#### Problem to solve
Please report every line in the entries that contains the string "Photo".

#### Provided data
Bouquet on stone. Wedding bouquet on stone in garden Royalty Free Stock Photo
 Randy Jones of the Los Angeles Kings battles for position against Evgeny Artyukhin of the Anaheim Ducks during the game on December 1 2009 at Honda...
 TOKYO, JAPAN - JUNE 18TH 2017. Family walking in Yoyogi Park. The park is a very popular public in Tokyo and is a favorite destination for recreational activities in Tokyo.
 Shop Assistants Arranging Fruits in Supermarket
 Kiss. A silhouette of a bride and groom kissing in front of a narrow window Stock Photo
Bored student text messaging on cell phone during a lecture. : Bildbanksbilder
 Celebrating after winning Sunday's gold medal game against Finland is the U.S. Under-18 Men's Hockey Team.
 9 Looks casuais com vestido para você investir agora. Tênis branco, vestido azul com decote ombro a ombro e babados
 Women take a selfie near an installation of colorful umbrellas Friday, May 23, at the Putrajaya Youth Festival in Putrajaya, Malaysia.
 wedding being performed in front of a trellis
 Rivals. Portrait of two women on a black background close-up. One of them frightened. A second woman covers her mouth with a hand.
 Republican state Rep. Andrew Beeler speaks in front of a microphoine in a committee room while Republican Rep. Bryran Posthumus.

#### Solution for this task
Bouquet on stone. Wedding bouquet on stone in garden Royalty Free Stock Photo
 Kiss. A silhouette of a bride and groom kissing in front of a narrow window Stock Photo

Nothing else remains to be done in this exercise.